CHAPTER III
BELIEFS AS TO THE FUTURE LIFE
The group of vase-paintings with which we dealt in the last chapter raises a curious question. In all, or almost all, of them the locality is clearly implied by the presence of a stele in the background. The offerings which they represent were made, it seems, at the tomb itself. Is it not, however, a strange thing that wealthy and educated Athenians should suppose the souls of the dead to have nothing better to do than to rest beside the tomb, and there await the offerings of survivors? Did they not believe in a region of the dead, a kingdom of Hades, where the bad were punished and the good received the recompense of their merits? And if so, how could the souls of the departed be at the same time in Hades, and in the neighbourhood of the graveyard? In order to find a solution for these difficulties we must give some account of the views of ordinary Greeks, at different periods of the national history, in regard to the life after death, and the condition of the departed.
We must begin our examination of Greek belief as to the future life by turning to the Homeric poems. The outlines of the psychical doctrine which these contain has been traced with masterly hand by Dr. Erwin Rohde[31], whose conclusions agree well with all that we have of late learned from history and archaeology as to the Homeric age and literature.
It is only superficial theorizing which will find in the Homeric poems the ordinary barbaric views as to the nature of the soul and the future life. Primitive elements there may be in the Homeric beliefs on these subjects; but these primitive elements are mostly of the nature of a survival. The Homeric poems belong to a race of singular gifts and remarkable intellectual capacity, a small clan or aristocracy which had by the force of inborn genius penetrated to views in all matters of practical wisdom which must be considered decidedly advanced. Like the Vedas of India and the Zend Avesta, the Iliad and the Odyssey are the flowers of special developments of civilization, of the culture of pure-blooded clans, which had worked their way forward, amid surrounding barbarism, to a comparatively civilized survey of the world and of mankind.
The notion which is the common property of barbarous peoples, that the dead dwell among the living, and constantly interfere for good and for evil in their affairs, that they must be appeased by constant sacrifices and receive their share of all increase,—this notion has indeed left traces in the Homeric poems, but they are slight. It rather shows through the psychology of Homer than regulates or inspires it.

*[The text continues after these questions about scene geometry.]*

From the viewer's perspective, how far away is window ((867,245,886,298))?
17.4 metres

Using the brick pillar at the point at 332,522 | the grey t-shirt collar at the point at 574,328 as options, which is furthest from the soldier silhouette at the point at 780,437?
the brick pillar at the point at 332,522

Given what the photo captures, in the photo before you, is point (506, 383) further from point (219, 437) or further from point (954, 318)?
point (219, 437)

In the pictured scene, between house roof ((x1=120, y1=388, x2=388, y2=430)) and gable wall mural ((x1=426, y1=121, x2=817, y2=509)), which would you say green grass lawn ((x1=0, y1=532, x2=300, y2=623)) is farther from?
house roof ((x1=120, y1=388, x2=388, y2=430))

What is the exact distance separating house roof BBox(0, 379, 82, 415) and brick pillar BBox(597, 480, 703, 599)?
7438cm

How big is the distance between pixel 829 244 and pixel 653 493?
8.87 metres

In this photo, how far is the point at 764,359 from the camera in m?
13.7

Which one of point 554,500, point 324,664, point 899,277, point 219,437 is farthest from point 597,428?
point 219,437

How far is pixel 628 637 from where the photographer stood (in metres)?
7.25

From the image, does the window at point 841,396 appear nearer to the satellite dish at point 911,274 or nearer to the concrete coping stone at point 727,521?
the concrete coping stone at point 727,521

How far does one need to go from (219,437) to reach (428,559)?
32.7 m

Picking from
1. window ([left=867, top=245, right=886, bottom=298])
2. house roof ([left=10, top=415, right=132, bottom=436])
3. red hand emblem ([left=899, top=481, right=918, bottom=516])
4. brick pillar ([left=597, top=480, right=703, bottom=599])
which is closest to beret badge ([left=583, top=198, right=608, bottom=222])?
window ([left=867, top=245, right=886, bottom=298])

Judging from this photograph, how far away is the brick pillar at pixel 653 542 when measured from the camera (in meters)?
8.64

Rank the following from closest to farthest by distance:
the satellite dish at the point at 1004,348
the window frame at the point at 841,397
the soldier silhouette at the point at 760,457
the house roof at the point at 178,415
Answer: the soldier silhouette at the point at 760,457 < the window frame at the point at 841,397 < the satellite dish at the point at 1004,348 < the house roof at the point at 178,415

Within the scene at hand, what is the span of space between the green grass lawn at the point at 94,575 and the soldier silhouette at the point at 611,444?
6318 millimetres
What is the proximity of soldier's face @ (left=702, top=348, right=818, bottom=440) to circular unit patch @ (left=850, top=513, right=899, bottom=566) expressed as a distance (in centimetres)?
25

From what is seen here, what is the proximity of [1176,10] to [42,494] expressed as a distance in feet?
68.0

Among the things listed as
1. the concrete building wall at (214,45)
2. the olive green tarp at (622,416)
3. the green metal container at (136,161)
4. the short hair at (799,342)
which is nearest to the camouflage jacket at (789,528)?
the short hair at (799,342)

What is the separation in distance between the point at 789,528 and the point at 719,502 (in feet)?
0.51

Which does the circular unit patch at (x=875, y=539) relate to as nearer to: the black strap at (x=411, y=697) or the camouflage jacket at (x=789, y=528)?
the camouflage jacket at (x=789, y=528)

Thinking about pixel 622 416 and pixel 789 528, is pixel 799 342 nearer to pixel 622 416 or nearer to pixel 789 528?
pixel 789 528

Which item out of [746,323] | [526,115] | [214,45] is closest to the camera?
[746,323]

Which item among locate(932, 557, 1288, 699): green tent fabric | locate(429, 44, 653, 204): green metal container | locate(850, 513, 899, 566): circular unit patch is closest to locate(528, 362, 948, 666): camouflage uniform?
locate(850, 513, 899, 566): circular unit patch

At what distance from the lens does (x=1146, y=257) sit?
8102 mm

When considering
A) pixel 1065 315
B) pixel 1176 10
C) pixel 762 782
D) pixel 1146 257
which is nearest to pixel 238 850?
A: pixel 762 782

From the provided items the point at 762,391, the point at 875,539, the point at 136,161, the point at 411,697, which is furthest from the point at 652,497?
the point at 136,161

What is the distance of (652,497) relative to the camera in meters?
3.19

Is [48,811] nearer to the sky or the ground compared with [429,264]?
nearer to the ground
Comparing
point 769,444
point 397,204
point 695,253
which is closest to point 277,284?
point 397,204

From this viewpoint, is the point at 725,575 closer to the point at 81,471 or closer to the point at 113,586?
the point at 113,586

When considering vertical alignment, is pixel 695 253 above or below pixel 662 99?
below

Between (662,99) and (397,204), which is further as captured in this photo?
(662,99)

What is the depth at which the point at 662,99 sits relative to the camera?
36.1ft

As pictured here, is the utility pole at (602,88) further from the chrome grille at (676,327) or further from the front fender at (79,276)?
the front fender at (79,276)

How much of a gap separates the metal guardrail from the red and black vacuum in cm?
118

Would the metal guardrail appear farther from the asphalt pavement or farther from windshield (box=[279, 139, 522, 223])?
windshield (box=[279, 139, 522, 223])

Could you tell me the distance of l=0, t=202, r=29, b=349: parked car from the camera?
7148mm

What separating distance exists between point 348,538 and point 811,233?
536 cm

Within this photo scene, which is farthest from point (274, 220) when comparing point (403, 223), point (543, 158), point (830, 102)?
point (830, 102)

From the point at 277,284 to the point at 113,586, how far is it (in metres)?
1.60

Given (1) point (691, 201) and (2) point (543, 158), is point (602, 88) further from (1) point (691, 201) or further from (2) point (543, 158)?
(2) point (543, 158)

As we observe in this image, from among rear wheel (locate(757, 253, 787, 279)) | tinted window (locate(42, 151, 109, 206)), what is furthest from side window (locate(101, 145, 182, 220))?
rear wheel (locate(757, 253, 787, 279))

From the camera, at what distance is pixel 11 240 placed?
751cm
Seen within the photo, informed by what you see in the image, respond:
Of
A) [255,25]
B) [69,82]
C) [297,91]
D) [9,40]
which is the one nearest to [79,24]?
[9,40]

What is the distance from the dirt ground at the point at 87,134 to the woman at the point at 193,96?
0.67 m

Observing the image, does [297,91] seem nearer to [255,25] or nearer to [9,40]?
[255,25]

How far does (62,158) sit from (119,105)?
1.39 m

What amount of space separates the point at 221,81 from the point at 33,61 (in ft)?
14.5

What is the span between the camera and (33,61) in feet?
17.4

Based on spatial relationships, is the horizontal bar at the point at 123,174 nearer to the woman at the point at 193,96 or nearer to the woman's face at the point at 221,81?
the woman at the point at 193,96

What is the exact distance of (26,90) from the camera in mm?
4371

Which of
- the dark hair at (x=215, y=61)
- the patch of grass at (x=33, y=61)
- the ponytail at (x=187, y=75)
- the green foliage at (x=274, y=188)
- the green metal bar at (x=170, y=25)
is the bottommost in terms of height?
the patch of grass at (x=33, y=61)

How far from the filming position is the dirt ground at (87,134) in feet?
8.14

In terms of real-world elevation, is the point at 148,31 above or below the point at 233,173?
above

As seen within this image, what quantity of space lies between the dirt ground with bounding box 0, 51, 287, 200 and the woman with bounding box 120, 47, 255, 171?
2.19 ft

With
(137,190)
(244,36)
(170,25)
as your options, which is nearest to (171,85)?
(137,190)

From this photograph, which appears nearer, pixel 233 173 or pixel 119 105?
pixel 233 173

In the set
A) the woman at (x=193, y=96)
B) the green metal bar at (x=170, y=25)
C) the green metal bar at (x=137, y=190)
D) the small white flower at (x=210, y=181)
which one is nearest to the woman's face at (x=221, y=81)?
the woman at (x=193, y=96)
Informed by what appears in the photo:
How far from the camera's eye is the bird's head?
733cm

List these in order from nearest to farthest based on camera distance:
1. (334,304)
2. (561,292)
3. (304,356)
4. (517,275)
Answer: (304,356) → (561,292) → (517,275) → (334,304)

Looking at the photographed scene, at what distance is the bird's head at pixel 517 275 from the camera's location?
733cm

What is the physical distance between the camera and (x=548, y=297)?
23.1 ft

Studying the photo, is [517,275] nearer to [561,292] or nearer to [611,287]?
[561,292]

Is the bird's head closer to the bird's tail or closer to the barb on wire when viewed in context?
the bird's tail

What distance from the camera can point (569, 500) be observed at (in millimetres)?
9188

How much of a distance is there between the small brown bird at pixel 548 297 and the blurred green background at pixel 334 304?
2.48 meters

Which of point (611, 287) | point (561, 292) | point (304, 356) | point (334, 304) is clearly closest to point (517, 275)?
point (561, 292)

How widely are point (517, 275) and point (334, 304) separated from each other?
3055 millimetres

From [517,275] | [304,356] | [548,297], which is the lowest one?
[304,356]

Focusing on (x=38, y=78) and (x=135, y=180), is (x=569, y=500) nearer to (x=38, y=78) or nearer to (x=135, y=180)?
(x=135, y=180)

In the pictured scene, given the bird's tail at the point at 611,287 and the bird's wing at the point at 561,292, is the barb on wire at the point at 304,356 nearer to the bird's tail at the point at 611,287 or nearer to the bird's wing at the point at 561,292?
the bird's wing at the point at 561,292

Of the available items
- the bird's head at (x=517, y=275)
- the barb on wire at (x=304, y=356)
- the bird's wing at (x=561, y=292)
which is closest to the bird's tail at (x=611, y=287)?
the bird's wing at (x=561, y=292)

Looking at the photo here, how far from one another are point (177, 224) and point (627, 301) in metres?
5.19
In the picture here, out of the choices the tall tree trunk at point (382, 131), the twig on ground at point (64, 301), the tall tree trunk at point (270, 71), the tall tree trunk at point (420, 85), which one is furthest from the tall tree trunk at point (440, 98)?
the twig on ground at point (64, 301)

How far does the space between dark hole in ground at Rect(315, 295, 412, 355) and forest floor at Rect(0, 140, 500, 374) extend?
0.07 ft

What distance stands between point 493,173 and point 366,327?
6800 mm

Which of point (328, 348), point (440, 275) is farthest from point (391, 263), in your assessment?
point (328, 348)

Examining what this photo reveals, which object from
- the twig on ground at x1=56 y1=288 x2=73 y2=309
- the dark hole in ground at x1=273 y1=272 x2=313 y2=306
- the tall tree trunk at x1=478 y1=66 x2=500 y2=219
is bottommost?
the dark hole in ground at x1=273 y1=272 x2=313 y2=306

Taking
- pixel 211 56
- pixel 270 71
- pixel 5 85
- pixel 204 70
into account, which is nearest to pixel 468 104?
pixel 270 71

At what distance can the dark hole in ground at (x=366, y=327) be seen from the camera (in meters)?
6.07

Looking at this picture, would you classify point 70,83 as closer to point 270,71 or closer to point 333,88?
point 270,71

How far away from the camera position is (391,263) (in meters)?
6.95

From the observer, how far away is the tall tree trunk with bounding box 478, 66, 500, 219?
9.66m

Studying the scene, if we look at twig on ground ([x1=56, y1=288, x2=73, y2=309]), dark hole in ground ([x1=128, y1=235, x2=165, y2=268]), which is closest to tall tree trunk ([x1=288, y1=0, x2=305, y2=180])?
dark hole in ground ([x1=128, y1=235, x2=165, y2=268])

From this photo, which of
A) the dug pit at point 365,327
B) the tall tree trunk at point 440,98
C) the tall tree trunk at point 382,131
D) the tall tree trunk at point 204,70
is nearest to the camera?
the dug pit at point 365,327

The intellectual aristocracy of Homer has in this matter a strong bias towards scepticism. It is really remarkable how nearly the Homeric theories of the soul correspond with the facts recorded by that cautious and sceptical body of inquirers, the Psychical Society.
The psyche to Homer is not in the least like the Christian soul, but is a shadowy double of the man, wanting alike in force and in wisdom. It has no midriff, but lives as dreams live; appearing to the living in visions, sleeping or waking, but without power. While the body of a dead man remains unburnt or unburied, his ghost wanders about the place of death: when the body has received due meed of funeral rites, the spirit departs to the land of shades, never to return, nor to vex the survivors.
The realm of Hades appears in the more antique parts of the poems of Homer as a land where shades dwell under the rulership of King Hades and august Persephone, living a life which is a sort of reflex and corollary of the past. Orion, the mighty hunter, still pursues in that land the spectres of wild beasts over the meadows of asphodel. Agamemnon still deplores his sad fate, Ajax will not be reconciled to his enemy Odysseus, Achilles lives on the memory of his past exploits, and rates the life of the greatest heroes in Hades as beneath that of the meanest serving-man on earth. Even these shadowy passions do not stir the hearts of the dead until they have drunk of the blood of the sacrifice, and their vital force is thus in some degree renewed. To Teiresias alone, says Circe, has Persephone granted that even after death he shall have living sense, while the rest flit like shadows.
It is quite clear that this view, which removes the dead to Hades, and deprives them of all sense and power, is not to be reconciled with some of the customs of Homeric cultus, especially with the offering of victims, animal and human, at the tombs of heroes. This, however, is not strange: cultus has infinitely greater power of persistence among men than mere speculative beliefs; and among peoples of all religions we find a want of harmony between the religious belief and the religious custom which needs explanation. Homer does not fear the dead; but the burial customs described in his poems must have arisen at a time when the dead were greatly feared, and regarded as meddlesome in human affairs.
And this marked inconsistency which we find in the Homeric age persists throughout Greek history. The customs of the cultus of the dead are, as we have seen, persistent among all Greek tribes, though more fully appreciated by some than others, and remain in force down to the very decline of Paganism. But at the same time speculation as to the world of spirits and the condition of the departed went on, on lines almost independent of custom and cultus. If the dead were safe in Hades they could not also live in their tombs; why then take offerings thither? If their life was the life of dreams and of shadows, why did they need food, both animal and vegetable, and abundant drink? This is sufficiently obvious to us. Yet Greek belief in all ages must have found some means of reconciling theory and cultus, and of preventing the course of speculation as to the state of the departed from interfering with the practical piety of the worship of ancestors.